How would the excerpt about the defendants' motion to dismiss continue after its final paragraph? Write the next part of that excerpt.

• [PAGE EXTRACT]:

--

The motion continued that the complaint failed to show violations of the various statutes that the defendants’ alleged conduct had supposedly violated.

“Plaintiff’s claims each also fail for additional reasons. Plaintiff’s fraud claims each fail as they: (1) Fail to allege a material omission or misrepresentation with sufficient particularity under Federal Rule of Civil Procedure 9(b); (2) Fail to allege damages; and (3) Fail to allege that any damages were caused by a misrepresentation made to plaintiff or that plaintiff viewed. Plaintiff’s claim for a violation of the California Unfair Competition Law fails for the additional reason that UCL claims are purely equitable and when, as here, plaintiff does not allege facts showing that legal remedies are inadequate to correct past harms, claims for equitable relief under the UCL should be dismissed,” the motion said.

“Plaintiff’s claim for a violation of the Kentucky Consumer Protection Act fails because TK is not in privity with defendants, as is required to maintain an action under the KCPA. Because plaintiff’s claim for unjust enrichment is based on fraud, it is also subject to the pleading requirements embodied in Rule 9(b) – and because unjust enrichment claims are equitable, it fails as plaintiff has failed to allege facts showing that legal remedies are inadequate to correct past harms. Finally, plaintiff’s claim for public nuisance fails because: (1) Public nuisance law does not apply to the sale of lawful products; and (2) Plaintiff’s alleged nuisance does not affect the public at large – as is necessary to support a claim of public nuisance.”

--

• [SOURCE MATERIAL]:
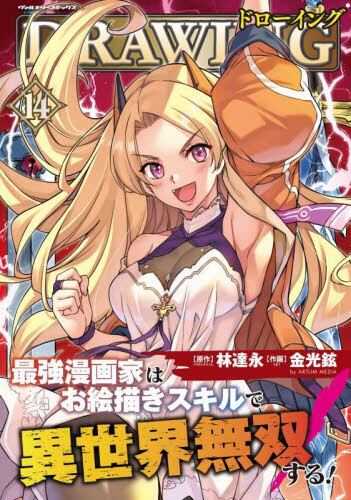 員林卡通⭐️請先詢問【 代購日文漫畫】 最強漫画家はお絵描きスキルで異世界無双する! 金光鉉1~15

--

• [EXERCISE OUTPUT]:
For counts of violating the California Consumers Legal Remedies Act, the California False Advertising Law, the California Unfair Competition Law, the Kentucky Consumer Protection Act, common law fraud, unjust enrichment, public nuisance, the plaintiff is seeking the following relief:

• An order certifying that the action may be maintained as a class action;

• An order enjoining the defendants from pursuing the policies, acts and practices complained of herein and requiring the defendants to pay restitution to plaintiffs and all members of the class in an amount to be determined at trial;

• Actual damages;

• Punitive damages;

• Pre-judgment interest from the date of filing this suit;

• Reasonable attorney’s fees;

• Costs of this suit; and

• Such other and further relief as the Court may deem necessary or appropriate.

The plaintiff is represented by Edward W. Ciolko and Jennifer Sarah Czeisler of Sterlington Law in New York, N.Y., James M. Evangelista of Evangelista Worley in Atlanta, Ga. and J. Chris Sanders of Bahe Cook Cantley & Nefzger in Louisville, Ky.

Defendants PRIME Hydration and Congo Brands are represented by D. Christopher Robinson and Jason Renzelmann of Frost Brown Todd, in Louisville, Ky.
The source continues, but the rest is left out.